Everything from the line containing "Between point (248, 381)" through the last line of the records below should be printed exactly, please, and nothing else.

>> start INFORMATION SHOWN

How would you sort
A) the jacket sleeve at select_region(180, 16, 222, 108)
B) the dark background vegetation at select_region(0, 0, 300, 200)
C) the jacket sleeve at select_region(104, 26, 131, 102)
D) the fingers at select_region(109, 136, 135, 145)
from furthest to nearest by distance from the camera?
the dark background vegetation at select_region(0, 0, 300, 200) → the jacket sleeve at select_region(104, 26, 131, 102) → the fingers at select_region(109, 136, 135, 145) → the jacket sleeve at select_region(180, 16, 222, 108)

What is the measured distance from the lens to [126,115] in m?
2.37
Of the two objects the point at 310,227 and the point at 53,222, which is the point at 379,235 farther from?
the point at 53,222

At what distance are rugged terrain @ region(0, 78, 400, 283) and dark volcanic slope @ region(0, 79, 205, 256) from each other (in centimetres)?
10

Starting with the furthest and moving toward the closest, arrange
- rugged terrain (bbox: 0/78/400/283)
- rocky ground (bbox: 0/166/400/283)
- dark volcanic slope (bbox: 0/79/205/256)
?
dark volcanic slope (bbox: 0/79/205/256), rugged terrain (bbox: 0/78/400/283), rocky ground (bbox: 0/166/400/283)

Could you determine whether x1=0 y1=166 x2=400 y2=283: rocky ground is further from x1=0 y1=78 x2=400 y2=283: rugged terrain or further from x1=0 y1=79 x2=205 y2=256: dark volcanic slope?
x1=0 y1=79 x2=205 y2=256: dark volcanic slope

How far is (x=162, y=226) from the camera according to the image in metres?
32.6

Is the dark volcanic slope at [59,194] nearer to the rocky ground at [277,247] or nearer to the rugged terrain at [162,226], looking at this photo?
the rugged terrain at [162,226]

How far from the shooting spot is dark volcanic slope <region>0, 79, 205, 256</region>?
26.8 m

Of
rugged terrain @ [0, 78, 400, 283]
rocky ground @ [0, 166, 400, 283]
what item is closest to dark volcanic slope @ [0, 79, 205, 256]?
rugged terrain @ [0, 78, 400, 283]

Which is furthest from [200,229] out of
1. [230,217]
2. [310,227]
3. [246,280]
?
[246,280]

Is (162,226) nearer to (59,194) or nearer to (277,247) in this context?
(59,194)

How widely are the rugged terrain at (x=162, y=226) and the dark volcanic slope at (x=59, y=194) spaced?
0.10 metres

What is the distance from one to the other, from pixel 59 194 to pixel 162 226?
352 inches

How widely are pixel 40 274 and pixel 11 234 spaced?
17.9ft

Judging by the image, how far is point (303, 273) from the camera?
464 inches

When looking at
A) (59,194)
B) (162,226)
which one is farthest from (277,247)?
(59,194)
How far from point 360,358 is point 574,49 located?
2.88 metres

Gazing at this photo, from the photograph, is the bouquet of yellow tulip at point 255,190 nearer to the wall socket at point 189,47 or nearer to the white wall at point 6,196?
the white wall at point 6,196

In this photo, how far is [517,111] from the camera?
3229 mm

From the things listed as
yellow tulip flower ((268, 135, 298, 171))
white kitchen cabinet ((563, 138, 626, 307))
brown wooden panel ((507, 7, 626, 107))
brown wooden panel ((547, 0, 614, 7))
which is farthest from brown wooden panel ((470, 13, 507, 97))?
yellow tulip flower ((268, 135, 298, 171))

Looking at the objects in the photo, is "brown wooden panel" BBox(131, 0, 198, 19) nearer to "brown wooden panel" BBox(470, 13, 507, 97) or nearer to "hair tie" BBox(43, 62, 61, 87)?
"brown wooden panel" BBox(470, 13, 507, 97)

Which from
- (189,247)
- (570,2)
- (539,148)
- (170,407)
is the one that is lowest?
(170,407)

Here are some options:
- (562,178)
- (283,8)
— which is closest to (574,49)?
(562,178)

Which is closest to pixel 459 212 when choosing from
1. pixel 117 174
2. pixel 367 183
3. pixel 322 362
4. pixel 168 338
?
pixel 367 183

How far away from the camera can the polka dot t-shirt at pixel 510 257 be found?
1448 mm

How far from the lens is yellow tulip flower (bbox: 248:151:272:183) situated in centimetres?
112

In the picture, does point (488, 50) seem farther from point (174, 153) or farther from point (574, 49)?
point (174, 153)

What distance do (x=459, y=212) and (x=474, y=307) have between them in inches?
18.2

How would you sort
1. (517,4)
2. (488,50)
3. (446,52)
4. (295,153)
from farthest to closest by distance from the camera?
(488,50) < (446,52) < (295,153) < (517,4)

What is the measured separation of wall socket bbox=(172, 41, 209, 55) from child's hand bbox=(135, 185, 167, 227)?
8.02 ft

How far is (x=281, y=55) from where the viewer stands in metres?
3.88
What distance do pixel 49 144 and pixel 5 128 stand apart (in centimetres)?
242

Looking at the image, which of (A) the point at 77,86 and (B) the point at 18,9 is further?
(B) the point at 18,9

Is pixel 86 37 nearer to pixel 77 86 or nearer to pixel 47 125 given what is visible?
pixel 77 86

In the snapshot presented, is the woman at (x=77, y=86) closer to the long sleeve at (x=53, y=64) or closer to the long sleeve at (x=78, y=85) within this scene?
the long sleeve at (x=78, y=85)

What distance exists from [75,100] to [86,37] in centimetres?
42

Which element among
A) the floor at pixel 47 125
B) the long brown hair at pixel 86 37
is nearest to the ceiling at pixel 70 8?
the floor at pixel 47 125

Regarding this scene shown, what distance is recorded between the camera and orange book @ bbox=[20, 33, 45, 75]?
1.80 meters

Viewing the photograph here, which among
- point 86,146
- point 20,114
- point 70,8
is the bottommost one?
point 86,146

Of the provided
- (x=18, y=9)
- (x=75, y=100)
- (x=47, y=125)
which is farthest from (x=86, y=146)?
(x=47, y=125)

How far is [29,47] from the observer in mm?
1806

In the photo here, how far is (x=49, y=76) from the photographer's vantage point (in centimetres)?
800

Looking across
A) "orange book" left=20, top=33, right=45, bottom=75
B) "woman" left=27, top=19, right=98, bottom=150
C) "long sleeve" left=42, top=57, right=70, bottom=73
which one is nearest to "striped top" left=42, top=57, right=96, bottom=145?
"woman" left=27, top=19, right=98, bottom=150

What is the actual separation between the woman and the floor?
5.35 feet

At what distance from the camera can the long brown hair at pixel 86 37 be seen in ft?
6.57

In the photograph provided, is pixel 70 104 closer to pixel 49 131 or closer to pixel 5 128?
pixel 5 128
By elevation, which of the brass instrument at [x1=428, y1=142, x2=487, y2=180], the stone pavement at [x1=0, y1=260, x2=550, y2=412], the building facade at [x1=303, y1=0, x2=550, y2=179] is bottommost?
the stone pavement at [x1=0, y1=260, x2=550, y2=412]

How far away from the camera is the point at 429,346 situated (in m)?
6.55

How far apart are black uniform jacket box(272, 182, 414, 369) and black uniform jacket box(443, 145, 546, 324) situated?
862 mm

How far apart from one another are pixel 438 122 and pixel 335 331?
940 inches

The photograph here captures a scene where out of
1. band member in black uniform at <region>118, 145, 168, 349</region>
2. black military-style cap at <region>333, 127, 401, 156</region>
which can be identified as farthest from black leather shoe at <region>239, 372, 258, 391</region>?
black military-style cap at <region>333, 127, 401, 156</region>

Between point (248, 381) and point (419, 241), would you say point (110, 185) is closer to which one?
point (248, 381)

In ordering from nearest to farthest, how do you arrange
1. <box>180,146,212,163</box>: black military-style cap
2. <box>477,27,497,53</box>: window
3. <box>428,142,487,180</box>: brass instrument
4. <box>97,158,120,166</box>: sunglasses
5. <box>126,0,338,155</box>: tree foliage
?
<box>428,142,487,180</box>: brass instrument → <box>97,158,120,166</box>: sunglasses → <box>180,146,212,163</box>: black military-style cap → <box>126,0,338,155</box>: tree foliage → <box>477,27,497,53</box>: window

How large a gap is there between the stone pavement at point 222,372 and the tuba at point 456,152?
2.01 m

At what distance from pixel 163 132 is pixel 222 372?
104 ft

>> end INFORMATION SHOWN

RESPONSE:
Between point (248, 381) and point (419, 241), would you say point (110, 185) is closer to which one?
point (248, 381)

In ordering from nearest to farthest, how do you arrange
1. <box>180,146,212,163</box>: black military-style cap
2. <box>477,27,497,53</box>: window
3. <box>428,142,487,180</box>: brass instrument
4. <box>97,158,120,166</box>: sunglasses
5. <box>126,0,338,155</box>: tree foliage
?
<box>428,142,487,180</box>: brass instrument → <box>97,158,120,166</box>: sunglasses → <box>180,146,212,163</box>: black military-style cap → <box>126,0,338,155</box>: tree foliage → <box>477,27,497,53</box>: window

How large a gap is there between the stone pavement at point 222,372 and the tuba at point 456,152?
2.01 m

At what distance from pixel 163 132 is pixel 222 372?
104 ft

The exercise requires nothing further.